Despite high spending, Canada’s health-care system is failing badly
In the pandemic’s wake, with mounting surgical backlogs, physician shortages and burned out nurses, Canada’s health-care system is teetering. While some hope we can spend our way out of this problem, a new report finds that Canada is already the most expensive health-care system in the world but has little to show for it.
Using data from 2020, the latest year of available comparable data, the report (published by the Fraser Institiute) compares the spending and performance of 30 universal health-care countries in key areas of availability, utilization, access and clinical performance. In a departure from frequent (and unhelpful) comparisons with health care south of the 49th parallel, the analysis does not include the United States because according to the OECD the U.S. did not have universal insurance coverage in 2020.
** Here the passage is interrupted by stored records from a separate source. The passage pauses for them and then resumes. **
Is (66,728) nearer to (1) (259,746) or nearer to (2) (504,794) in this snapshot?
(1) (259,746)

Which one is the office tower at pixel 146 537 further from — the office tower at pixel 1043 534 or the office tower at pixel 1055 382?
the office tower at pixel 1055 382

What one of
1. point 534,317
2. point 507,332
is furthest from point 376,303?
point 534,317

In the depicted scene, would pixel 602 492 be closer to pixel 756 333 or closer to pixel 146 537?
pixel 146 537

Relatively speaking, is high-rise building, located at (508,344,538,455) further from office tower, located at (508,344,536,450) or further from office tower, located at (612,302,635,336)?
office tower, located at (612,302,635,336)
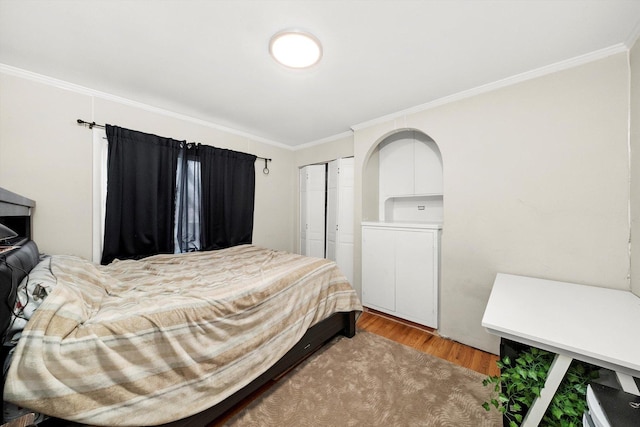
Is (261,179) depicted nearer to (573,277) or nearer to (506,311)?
(506,311)

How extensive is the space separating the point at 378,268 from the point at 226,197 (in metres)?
2.24

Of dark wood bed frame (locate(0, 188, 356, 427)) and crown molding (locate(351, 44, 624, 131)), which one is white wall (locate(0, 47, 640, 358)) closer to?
crown molding (locate(351, 44, 624, 131))

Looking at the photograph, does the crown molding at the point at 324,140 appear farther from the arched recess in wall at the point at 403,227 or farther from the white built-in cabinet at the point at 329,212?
the arched recess in wall at the point at 403,227

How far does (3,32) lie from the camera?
4.87 ft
Of the 30 countries with universal insurance coverage, Canada ranked as the highest spender on health care as a share of its economy (13.3 per cent) and 8th highest on a per-person basis (after adjusting for age). However, despite this spending, Canada’s performance was middling to poor. Our health-care dollars simply weren’t translating into resources and timely care.
For example, Canada ranked 23rd out of 28 countries for the number of somatic care beds (i.e. beds dedicated to physical care) on an age-adjusted basis. Japan, the highest-ranking country, reported nearly 3.5 times more somatic care beds per 1,000 population. Canada also had far fewer physicians available (ranking 28th out of 30 ), MRI machines (26th out of 29) and CT Scanners (ranked 27th out of 30) than most other countries. (And although Canada’s nursing density was on par with the OECD average, this has likely now changed due to departures from the work force.)
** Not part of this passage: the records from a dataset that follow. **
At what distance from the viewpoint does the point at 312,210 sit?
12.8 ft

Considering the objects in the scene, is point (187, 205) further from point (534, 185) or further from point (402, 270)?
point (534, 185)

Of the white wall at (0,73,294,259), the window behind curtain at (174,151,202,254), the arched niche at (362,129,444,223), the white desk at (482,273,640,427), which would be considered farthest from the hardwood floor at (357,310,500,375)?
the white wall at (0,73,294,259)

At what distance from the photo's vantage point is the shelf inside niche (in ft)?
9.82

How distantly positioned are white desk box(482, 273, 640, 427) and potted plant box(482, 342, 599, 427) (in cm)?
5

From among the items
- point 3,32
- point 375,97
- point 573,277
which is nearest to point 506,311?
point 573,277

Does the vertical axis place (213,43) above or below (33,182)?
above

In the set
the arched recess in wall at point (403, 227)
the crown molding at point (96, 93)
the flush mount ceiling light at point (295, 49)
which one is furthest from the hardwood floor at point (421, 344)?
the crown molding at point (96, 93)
Obviously, a relative dearth of resources can contribute to long health-care wait times for Canadians. In 2020, according to data from the Commonwealth Fund, Canada ranked dead last (10 out of 10) among universal health-care countries for both specialist appointment waits and receipt of elective surgery. Only 38 per cent of Canadians reported waiting less than four weeks for a specialist appointment compared to 69 per cent of patients in the Netherlands. And 62 per cent of Canadians reported waiting less than four months for elective surgery compared to 99 per cent of Germans and 94 per cent of Swiss.
Of course, many in Canada, including many politicians, want to blame COVID for our health-care woes over the last two years. But in reality, Canada’s wait times were already longer than its international peers before the pandemic. Notably, the previous Commonwealth Fund survey (in 2016) similarly ranked Canada dead last on waits for specialist appointments and elective treatment among 10 countries with universal health care.
Fortunately, it’s not all bad news. Canada fared better than the average universal country on survival rates for heart attacks (9th of 28), breast cancer (5th of 28) and rectal cancer (6th of 28). Unfortunately, Canada also reported the highest rate of obstetric trauma (during child birth) among 20 countries where data available, and statistically no different than the average for mortality after ischemic and hemorrhagic strokes.
Clearly, these few bright spots for survival rates notwithstanding, our health-care system was struggling before the pandemic—despite a comparatively high price tag. If anything, COVID and the ensuing surgical postponements have pushed a faltering system over the brink.
While other countries have faced similar challenges during the pandemic, many have built systems that deliver better performance at a similar (or lower) cost. Canadian policymakers must learn from these countries to avoid a further erosion of our health-care system, with patients paying the price.